Catastrophe bonds are likely to remain a very attractive option for alternative investing and also as a risk transfer tool, perhaps becoming more so in the wake of the last two years of losses and the resulting market shake-out.
Catastrophe bonds have not gone away, despite becoming the smaller component of the overall ILS and alternative reinsurance capital market when compared to collateralized forms of reinsurance and retrocession.
But their attractiveness has never diminished either, as an investable asset or as a risk transfer tool. In fact it persists and we believe could even intensify.
Cat bonds remain one of the best diversifying assets for many institutional investors, offering a truly diversifying risk-based alternative to other securitized bonds.
They continue to exhibit little to no correlation to broader financial market returns, which makes them an incredibly valuable tool in portfolio construction terms.
Delivering average coupon returns in a range from 3% to 6%, but sometimes as high as 15% or higher, cat bonds offer returns that can match the majority of other bond assets.
Of course with the majority of catastrophe bonds being fully securitized Rule 144a investment structures they also offer secondary liquidity, something that has proved invaluable to investors on a number of occasions when the cat bond market has demonstrated its liquidity in the face of broader, or localised, market pressures.
Increasingly catastrophe bonds are also being seen as an investment with ESG (environmental, social, governmental) qualities as well, meaning a number of institutional pension fund investors now class cat bonds alongside other responsible investment classes.

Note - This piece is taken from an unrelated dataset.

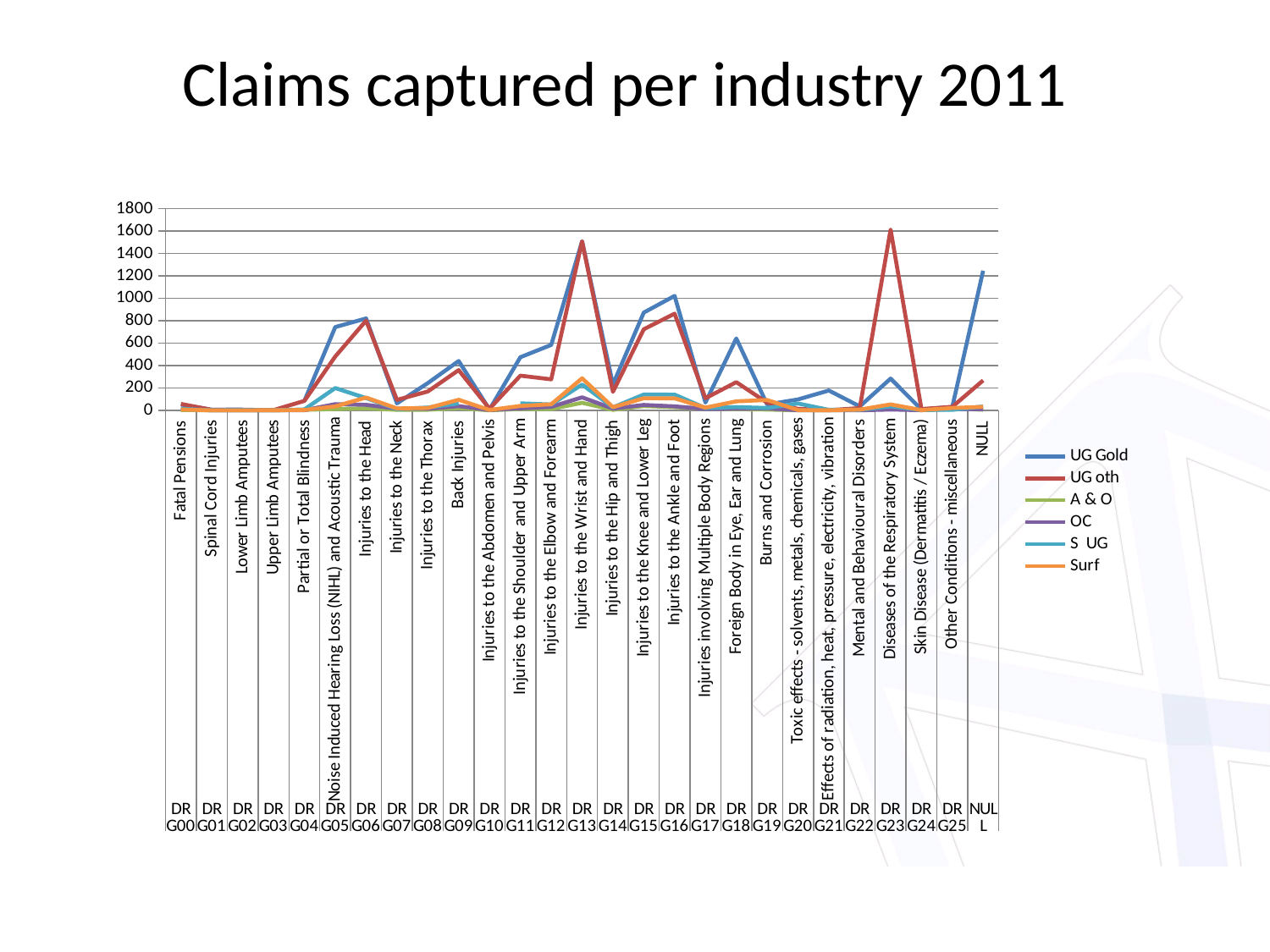
For Diseases of the Respiratory System, which series is larger: UG Gold or UG oth? UG oth Which category has the highest UG Gold value? Injuries to the Wrist and Hand What kind of chart is shown on the slide? line chart Is the UG oth value for Foreign Body in Eye, Ear and Lung greater or less than 400? less For Foreign Body in Eye, Ear and Lung, which series is larger: UG Gold or UG oth? UG Gold How many categories are plotted along the x axis? 27 Is the UG Gold value for Injuries to the Wrist and Hand greater or less than 1200? greater Is the UG Gold value for Injuries to the Ankle and Foot greater or less than 800? greater How many series does the legend list? 6 What is the title of the chart? Claims captured per industry 2011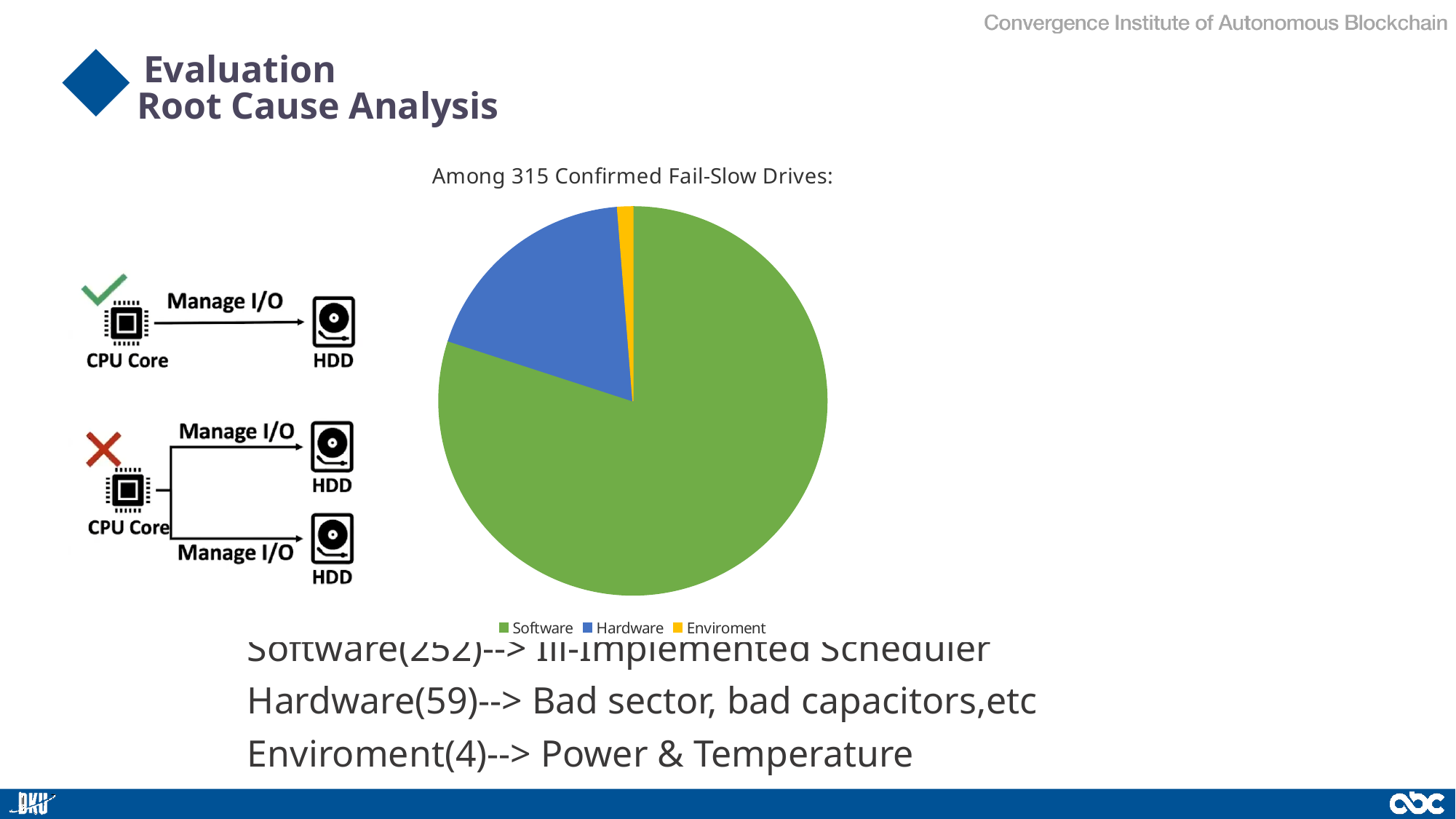
What share of the 315 confirmed fail-slow drives is attributed to Software? 80% Which category has the largest slice of the pie chart? Software What is the difference between the Software count and the Hardware count? 193 Which colour represents Hardware in the pie chart? blue How many drives are attributed to Hardware according to the slide? 59 How many categories does the pie chart's legend list? 3 How many drives are attributed to Software according to the slide? 252 Which category has the smallest slice of the pie chart? Enviroment How many drives are attributed to Enviroment according to the slide? 4 What is the title of the pie chart? Among 315 Confirmed Fail-Slow Drives: Which slice is larger, Hardware or Enviroment? Hardware What kind of chart is shown on the slide? pie chart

For those seeking risk transfer, be they insurance or reinsurance firms, sovereign governments, corporations, or other sponsoring entities, catastrophe bonds continue to allow risks to be fully transferred to the largest and most liquid source of capacity available, the capital markets.
The coverage they offer can still be tailored to the sponsors needs, to ensure protection is aligned with their exposures and also their financing needs.

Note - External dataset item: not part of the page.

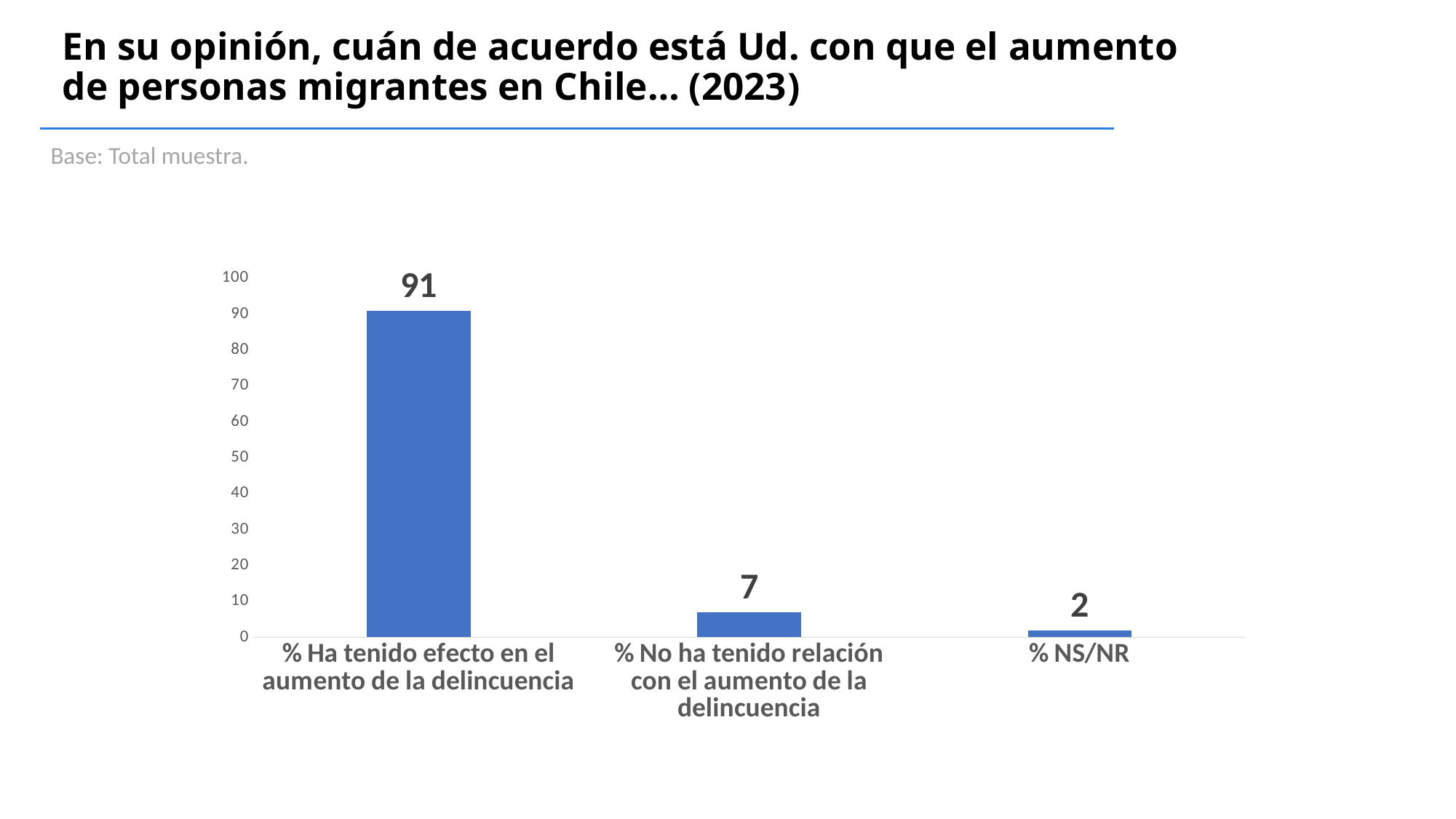
Which category has the highest value? % Ha tenido efecto en el aumento de la delincuencia What is the difference between the values for "% No ha tenido relación con el aumento de la delincuencia" and "% NS/NR"? 5 Which is larger: the value for "% No ha tenido relación con el aumento de la delincuencia" or the value for "% NS/NR"? % No ha tenido relación con el aumento de la delincuencia Is the value for "% Ha tenido efecto en el aumento de la delincuencia" greater or less than 50? greater What is the difference between the values for "% Ha tenido efecto en el aumento de la delincuencia" and "% No ha tenido relación con el aumento de la delincuencia"? 84 What is the value for "% No ha tenido relación con el aumento de la delincuencia"? 7 What is the value for "% NS/NR"? 2 What kind of chart is shown on the slide? bar chart Which category has the lowest value? % NS/NR What is the value for "% Ha tenido efecto en el aumento de la delincuencia"? 91 How many categories are shown in the chart? 3 What is the base noted below the title of the slide? Total muestra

This coverage is broadening all the time as well, with new classes of business, structural tweaks to the cat bond itself and terms and conditions that are increasingly aligning the catastrophe bond with traditional insurance or reinsurance.
They can also offer some of the purest kinds of hedges, such as the parametric trigger and industry loss trigger, both of which can be simple and offer a direct hedge for specific scenarios, with payout certainty if prescribed trigger definitions are met.
Increasingly we hear from other types of potential cat bond sponsors, with growing interest in the world’s of relief, aid and NGO’s currently, as well as resurgent interest from large corporate risk managers for whom traditional insurance markets cannot always provide the necessary capacity, or who need access to more diversifying sources of risk capital.
In the roughly twenty years that we’ve been tracking catastrophe bonds here at Artemis (details of every one can be found in our Deal Directory) we’ve seen a wide array of sponsors, structures, triggers, risks and perils, terms and conditions, but still the cat bond market continues to innovate.
The market continues to work to expand the range of use-cases for catastrophe bonds and the value of having a securitized, fully collateralized, source of capital that can pay out contingent on your level of losses suffered, the industry impact, or direct parameters linked to the specific risks you’re seeking to transfer, ensures that cat bonds remain an attractive and important piece of the risk transfer toolkit.
For investors the expanding range and remit of the catastrophe bond market also adds attraction, helping to offer greater diversity within the market and enabling portfolio composition to become more sophisticated as well.
In 2019 it looks like the work to continue to expand the remit of the cat bond, grow the types of sponsors using the tool for risk transfer, broaden the terms associated with them and increasingly align them with traditional insurance and reinsurance is set to continue. We hear good things about the longer-term cat bond market pipeline.
At the same time, there is an expectation that upward pressure will be seen in pricing of cat bonds and this is already becoming evident in transactions seen this year so far, both private and broadly marketed.
It’s also positive to note that investors have pushed back on some attempts to broaden the terms of cat bonds too much and the large cat bond investors we know remain committed to continuing to do so.
So we see the attraction of the catastrophe bond persisting, for sponsors and investors, while there is also a chance that it could intensify as large institutional investors grow their own appreciation for a risk-linked asset with all important secondary transferability, something that many investors now see as more attractive after the recent loss experience with less liquid ILS structures.